#### YOUR TASKS
1: Write out the passage about the Dynamic Tower word for word, starting with "In facing the" and going on through "inside the apartments.".
2: Carry on the passage about the Dynamic Tower in Dubai from the point where it stops.

#### READING PASSAGE
····················
The mixed use tower offers infinite design possibilities, as each floor will rotate independently at different speeds, resulting in a unique and ever evolving structure that introduces that fourth dimension to architecture – Time.
His Highness Sheikh Mohammed Bin Rashid Al Maktoum, ruler of Dubai and Vice president of the United Arab Emirates, is considered to be a true visionary of the future, Dr. Fisher’s dreams for the Dynamic Tower in Dubai were inspired by His Highness who once said “Do not wait for the future to come to you. Face the future”.
In facing the future, the architect insists “The Dynamic Tower heralds a new era of architecture: I suggest the buildings in motion will challenge traditional architecture, they will become the symbol of a new philosophy that will change the look of our cities and the concept of living”.
When complete, in 2010, the mixed-use tower will incorporate offices in the first 20 of its floors, from there to the 35th floor will be included a five-star hotel, while floors 36 to 70 will be residential apartments. The top ten floors will be luxury villas, all complete with a car parking space inside the apartments.
While the design on its own is bold, so are the other concepts involved in its construction. This will be the first skyscraper to be entirely constructed from prefabricated parts manufactured in a factory. It will require only 600 people in the assembly facility and only 80 technicians on the construction site instead of the typical 2,000 workers on a similar sized traditional construction site.
Since the ancient Egyptians built the pyramids little has changed in the world of building construction where workers continue to place a brick on a brick, a stone on a stone. In 1889 the use of steel was introduced to architecture in the design and building of Paris’ Eiffel Tower, and from 1905 reinforced concrete has been used. Whilst the late 1700’s saw the arrival of Europe’s Industrial Revolution, the technique of mass-production or prefabrication have not been widely used in the construction industry. Essentially building techniques are the same as they have been for 4,000 years. It appears that The Dynamic Tower is making a pitch to change this on a major scale.
····················
#### SUPPLIED RECORDS
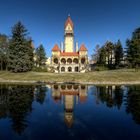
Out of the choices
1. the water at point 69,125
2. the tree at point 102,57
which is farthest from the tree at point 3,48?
the water at point 69,125

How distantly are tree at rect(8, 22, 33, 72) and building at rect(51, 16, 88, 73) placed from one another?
30.6 meters

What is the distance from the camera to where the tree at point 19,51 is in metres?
50.8

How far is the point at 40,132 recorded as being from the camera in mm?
7746

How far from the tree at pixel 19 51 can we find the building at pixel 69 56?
30552 millimetres

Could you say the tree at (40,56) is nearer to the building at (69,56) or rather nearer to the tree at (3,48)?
the building at (69,56)

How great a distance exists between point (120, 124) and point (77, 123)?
7.07 ft

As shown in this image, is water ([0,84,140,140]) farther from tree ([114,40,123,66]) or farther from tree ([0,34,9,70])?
tree ([114,40,123,66])

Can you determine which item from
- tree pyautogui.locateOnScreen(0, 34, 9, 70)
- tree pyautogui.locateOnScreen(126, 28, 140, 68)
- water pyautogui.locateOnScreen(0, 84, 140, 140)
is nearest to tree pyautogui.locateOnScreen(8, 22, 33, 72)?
tree pyautogui.locateOnScreen(0, 34, 9, 70)

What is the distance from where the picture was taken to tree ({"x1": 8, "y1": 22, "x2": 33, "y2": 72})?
5081cm

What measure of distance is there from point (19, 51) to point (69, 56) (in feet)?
137

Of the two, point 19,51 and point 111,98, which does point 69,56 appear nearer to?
point 19,51

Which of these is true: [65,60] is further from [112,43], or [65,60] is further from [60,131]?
[60,131]

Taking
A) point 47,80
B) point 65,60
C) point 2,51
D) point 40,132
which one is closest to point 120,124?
point 40,132

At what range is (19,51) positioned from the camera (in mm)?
52938
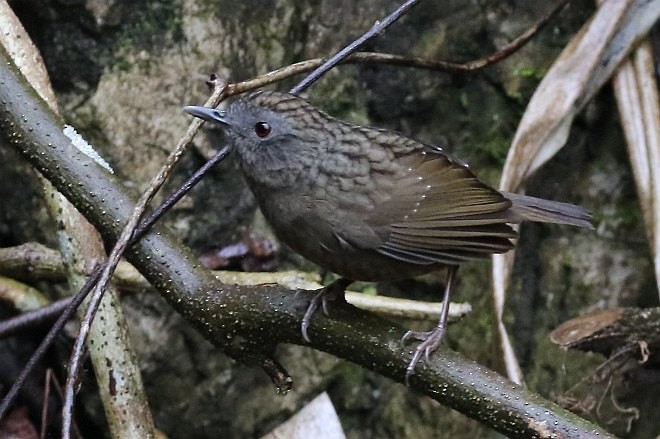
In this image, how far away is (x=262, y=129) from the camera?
7.63ft

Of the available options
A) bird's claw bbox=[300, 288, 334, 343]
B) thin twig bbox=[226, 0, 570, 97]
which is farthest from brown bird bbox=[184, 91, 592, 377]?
thin twig bbox=[226, 0, 570, 97]

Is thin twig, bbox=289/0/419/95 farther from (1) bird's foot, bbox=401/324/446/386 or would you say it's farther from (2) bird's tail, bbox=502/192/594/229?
(1) bird's foot, bbox=401/324/446/386

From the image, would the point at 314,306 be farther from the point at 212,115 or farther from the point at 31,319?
the point at 31,319

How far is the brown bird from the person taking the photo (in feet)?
7.19

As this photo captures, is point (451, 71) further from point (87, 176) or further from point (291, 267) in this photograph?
point (87, 176)

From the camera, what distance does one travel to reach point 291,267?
339 centimetres

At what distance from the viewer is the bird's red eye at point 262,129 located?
2.32m

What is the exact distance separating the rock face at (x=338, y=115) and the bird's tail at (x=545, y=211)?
982mm

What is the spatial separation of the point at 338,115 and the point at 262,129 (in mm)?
1135

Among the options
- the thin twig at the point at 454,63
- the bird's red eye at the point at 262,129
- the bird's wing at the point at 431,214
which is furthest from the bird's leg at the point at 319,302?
the thin twig at the point at 454,63

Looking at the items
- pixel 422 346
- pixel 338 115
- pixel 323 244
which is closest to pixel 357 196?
pixel 323 244

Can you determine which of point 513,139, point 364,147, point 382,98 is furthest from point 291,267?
point 364,147

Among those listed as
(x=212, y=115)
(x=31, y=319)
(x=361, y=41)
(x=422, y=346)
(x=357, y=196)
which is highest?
(x=361, y=41)

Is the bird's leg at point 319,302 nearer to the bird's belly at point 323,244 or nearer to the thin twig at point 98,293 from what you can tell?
the bird's belly at point 323,244
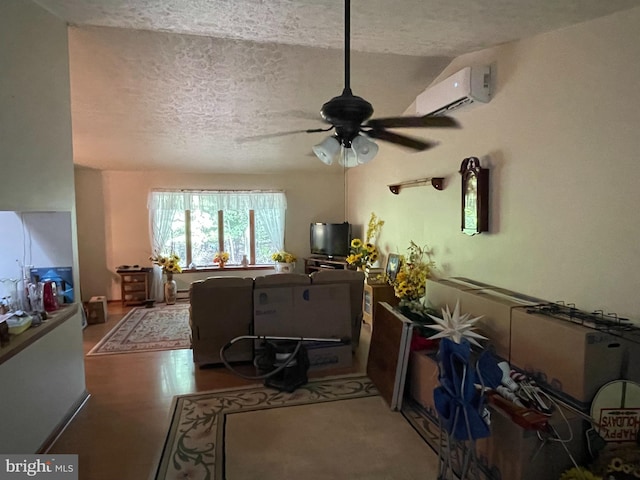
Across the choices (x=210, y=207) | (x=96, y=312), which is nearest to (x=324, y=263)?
(x=210, y=207)

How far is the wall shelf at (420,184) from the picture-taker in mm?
3666

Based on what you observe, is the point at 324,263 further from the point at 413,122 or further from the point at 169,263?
the point at 413,122

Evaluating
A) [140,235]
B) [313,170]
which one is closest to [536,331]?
[313,170]

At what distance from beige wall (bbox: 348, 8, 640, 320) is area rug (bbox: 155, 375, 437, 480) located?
1465mm

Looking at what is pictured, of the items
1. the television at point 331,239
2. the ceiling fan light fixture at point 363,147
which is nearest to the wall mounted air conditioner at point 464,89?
the ceiling fan light fixture at point 363,147

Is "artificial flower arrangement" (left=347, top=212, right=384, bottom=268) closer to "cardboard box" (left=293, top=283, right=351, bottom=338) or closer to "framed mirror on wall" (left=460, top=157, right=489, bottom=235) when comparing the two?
"cardboard box" (left=293, top=283, right=351, bottom=338)

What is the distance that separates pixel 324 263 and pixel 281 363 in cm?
342

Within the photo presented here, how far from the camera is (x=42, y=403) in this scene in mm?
2252

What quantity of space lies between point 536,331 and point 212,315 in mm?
2658

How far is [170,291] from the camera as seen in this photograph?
6004mm

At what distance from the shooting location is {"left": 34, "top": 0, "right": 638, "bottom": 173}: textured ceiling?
222 cm

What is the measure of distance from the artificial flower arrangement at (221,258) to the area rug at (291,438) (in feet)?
12.5

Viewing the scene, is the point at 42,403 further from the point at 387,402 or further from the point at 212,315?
the point at 387,402

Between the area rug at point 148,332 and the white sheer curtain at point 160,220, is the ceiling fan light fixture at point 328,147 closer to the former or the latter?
the area rug at point 148,332
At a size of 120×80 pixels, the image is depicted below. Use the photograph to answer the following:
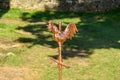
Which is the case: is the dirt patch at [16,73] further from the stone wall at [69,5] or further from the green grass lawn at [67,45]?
the stone wall at [69,5]

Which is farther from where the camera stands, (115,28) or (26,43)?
(115,28)

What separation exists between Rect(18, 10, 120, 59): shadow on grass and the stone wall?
421 mm

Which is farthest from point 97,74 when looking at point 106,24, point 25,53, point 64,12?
point 64,12

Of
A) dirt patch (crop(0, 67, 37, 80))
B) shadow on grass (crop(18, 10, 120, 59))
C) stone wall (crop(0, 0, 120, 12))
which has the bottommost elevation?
dirt patch (crop(0, 67, 37, 80))

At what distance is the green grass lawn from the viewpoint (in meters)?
9.52

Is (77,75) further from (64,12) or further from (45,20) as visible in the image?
(64,12)

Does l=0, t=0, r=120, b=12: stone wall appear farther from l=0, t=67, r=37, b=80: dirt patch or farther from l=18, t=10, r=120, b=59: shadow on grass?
l=0, t=67, r=37, b=80: dirt patch

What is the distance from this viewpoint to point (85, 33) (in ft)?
44.3

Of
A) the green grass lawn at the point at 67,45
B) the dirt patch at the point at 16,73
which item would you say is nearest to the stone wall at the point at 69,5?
the green grass lawn at the point at 67,45

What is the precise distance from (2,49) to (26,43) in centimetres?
109

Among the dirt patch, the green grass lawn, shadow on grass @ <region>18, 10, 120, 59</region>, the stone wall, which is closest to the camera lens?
the dirt patch

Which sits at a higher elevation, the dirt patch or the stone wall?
the stone wall

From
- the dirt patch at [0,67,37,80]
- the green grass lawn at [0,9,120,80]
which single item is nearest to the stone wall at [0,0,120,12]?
the green grass lawn at [0,9,120,80]

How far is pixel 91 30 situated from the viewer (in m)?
14.0
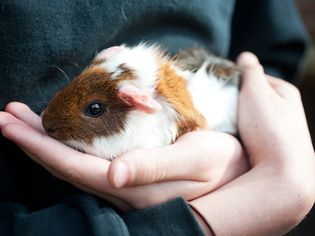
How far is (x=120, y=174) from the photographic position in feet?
1.93

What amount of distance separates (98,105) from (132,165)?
0.56 ft

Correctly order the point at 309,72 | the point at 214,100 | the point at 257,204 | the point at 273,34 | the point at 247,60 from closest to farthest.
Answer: the point at 257,204
the point at 214,100
the point at 247,60
the point at 273,34
the point at 309,72

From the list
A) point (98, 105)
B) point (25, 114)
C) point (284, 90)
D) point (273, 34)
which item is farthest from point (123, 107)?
point (273, 34)

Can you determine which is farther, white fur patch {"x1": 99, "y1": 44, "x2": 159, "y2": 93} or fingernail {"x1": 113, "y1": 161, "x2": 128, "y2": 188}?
white fur patch {"x1": 99, "y1": 44, "x2": 159, "y2": 93}

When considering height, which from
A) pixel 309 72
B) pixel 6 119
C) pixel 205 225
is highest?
pixel 6 119

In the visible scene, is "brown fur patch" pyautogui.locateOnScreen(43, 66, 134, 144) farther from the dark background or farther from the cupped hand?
the dark background

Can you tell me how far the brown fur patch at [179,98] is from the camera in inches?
30.0

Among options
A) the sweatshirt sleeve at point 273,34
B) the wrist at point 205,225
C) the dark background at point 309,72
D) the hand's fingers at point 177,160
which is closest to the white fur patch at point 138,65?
the hand's fingers at point 177,160

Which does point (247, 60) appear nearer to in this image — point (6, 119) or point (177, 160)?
point (177, 160)

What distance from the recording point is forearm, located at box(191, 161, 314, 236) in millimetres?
695

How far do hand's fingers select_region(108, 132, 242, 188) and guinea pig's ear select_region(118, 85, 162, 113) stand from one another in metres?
0.07

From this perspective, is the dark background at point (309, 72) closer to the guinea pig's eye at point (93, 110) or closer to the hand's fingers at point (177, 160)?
the hand's fingers at point (177, 160)

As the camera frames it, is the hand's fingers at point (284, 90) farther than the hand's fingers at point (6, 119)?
Yes

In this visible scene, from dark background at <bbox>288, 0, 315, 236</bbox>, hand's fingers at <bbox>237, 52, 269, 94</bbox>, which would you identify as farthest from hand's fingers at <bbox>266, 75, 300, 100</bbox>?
dark background at <bbox>288, 0, 315, 236</bbox>
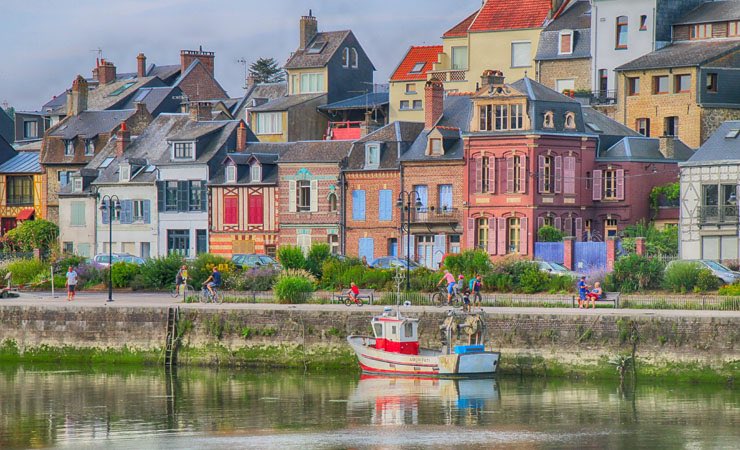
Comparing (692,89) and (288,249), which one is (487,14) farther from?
····················
#### LIST OF ANSWERS
1:
In facing the future, the architect insists “The Dynamic Tower heralds a new era of architecture: I suggest the buildings in motion will challenge traditional architecture, they will become the symbol of a new philosophy that will change the look of our cities and the concept of living”.
When complete, in 2010, the mixed-use tower will incorporate offices in the first 20 of its floors, from there to the 35th floor will be included a five-star hotel, while floors 36 to 70 will be residential apartments. The top ten floors will be luxury villas, all complete with a car parking space inside the apartments.

2:
The environment was also a major consideration in Dr Fisher’s design. “The Dynamic Tower is environmentally friendly,” he says, “and will be the first commercial building to be self-powered. It will have the ability to generate its own electricity, as well as for other nearby buildings. It achieves this feat with wind turbines fitted between each rotating floor, the 80-storey building will have up to 79 wind turbines, making it a true green power plant” he concluded.
Another environmentally ‘green’ element of the tower is the array of photovoltaic cells that will be placed on the roof of each rotating floor to produce solar-derived energy. Approximately 20% of each roof will be exposed to the sun, so a rotating building such as this which effectively has 80 roofs will equal the roofing space of 10 similar sized buildings.
In addition, natural and recyclable materials including stone, marble, glass and wood will be used for the interior finishing.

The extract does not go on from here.